Starting with the line that contains "Hybrid MLM Software", copy every line through the end of the data below, exactly and with nothing added.

PROVIDED DATA:
☆ ☆ ☆ ☆

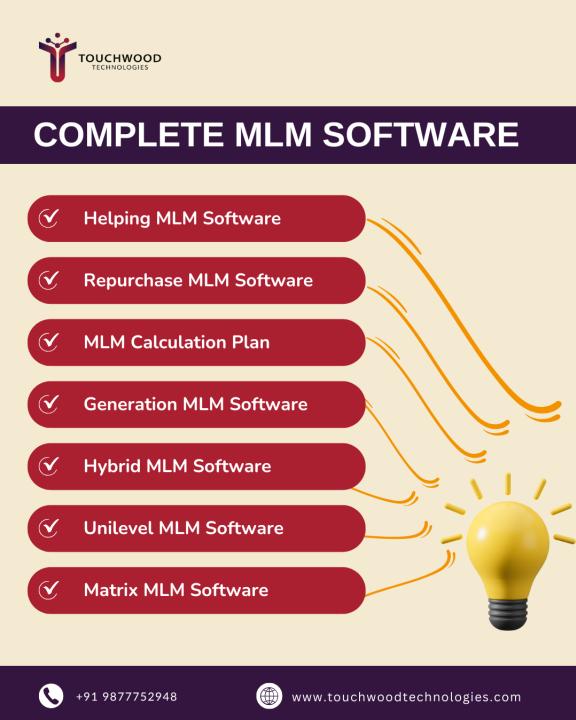 TOUCHWOOD
TECHNOLOGIES

COMPLETE MLM SOFTWARE

Helping MLM Software

Repurchase MLM Software

MLM Calculation Plan

Generation MLM Software

Hybrid MLM Software

Unilevel MLM Software

Matrix MLM Software

+91 9877752948

www.touchwoodtechnologies.com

☆ ☆ ☆ ☆

RESPONSE FOR THIS EXERCISE:
Hybrid MLM Software

Unilevel MLM Software

Matrix MLM Software

+91 9877752948

www.touchwoodtechnologies.com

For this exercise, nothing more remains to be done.